Model Card for chall_wav2vec2_xlsr_300m

This model, named ChaLL-300M, is an Automatic Speech Recognition (ASR) system specifically designed and fine-tuned to transcribe spontaneous speech of young English learners while preserving their errors. It was developed as part of a project to improve the speaking practice and provide corrective feedback in language learning environments.

Model Details

Model Description

ChaLL-300M is a fine-tuned ASR model from the Wav2Vec-XLSR-300M base model. This model represents the best performing fold (Fold 5) from a k-fold cross-validation training process as described in the paper. It addresses the unique challenges of transcribing the spontaneous speech of young English learners by preserving their grammatical, lexical, and pronunciation errors.

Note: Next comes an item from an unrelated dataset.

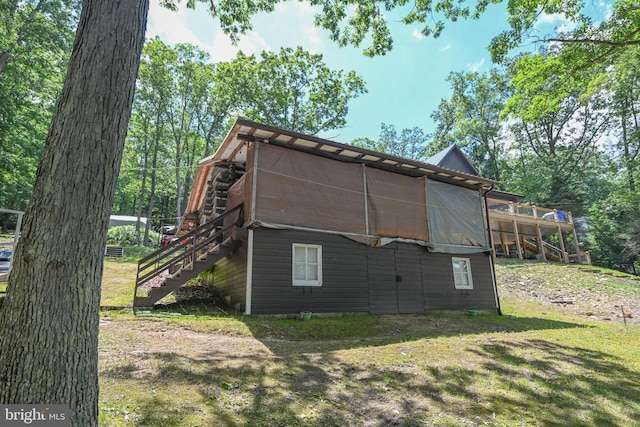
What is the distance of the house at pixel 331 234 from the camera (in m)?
8.95

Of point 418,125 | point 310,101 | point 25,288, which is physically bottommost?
point 25,288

Developed by: Zurich University of Applied Sciences, Swiss public schools' collaboration
Funded by: Swiss Innovation Agency (Innosuisse)
Shared by: Zurich University of Applied Sciences
Model type: Automatic Speech Recognition (ASR)
Language(s) (NLP): English
License: [More Information Needed]
Finetuned from model: Wav2Vec-XLSR-300M

Model Sources

Repository: https://github.com/mict-zhaw/chall_e2e_stt
Paper: [More Information Needed]

Uses

Direct Use

ChaLL-300M can be directly used for transcribing the English speech of young learners, particularly in educational software designed to provide real-time feedback on language learning. Its ability to accurately preserve and transcribe grammatical, lexical, and pronunciation errors makes it especially useful for applications aimed at improving language acquisition.

Downstream Use

ChaLL-300M can be integrated into larger systems for more complex applications. Examples include:

Voice-based Chatbot for Language-Learners (ChaLL): ChaLL is a chatbot-based solution designed to enhance language learners' speaking skills through personalized, interactive practice. It stands out by focusing on real-world communication, unlike traditional language learning methods.
- Interactive Speaking: Engages learners in conversation, providing real-time feedback.
- Personalized Feedback: Uses the ChaLL-300M model to preserve and correct speech errors.
- Supportive Environment: Mimics real-world scenarios for practical learning.
- Enhanced Competence: Builds fluency and confidence for effective communication.

Out-of-Scope Use

The ChaLL-300M model is not suitable for certain applications:

Transcription of Error-Free Speech: The model is optimized for preserving errors in speech; therefore, it is not ideal for contexts where error-free transcription of adult native speakers' English speech is required.
High-Stakes Professional Transcriptions: The model should not be used in professional or formal contexts where the accuracy of fluent or highly technical speech is crucial.
Bias-Sensitive Applications: Avoid using the model in applications where the bias towards young learners’ speech patterns could negatively impact the results, such as in automated systems assessing adult speech or in regions with significantly different accents or dialects than those present in the training data.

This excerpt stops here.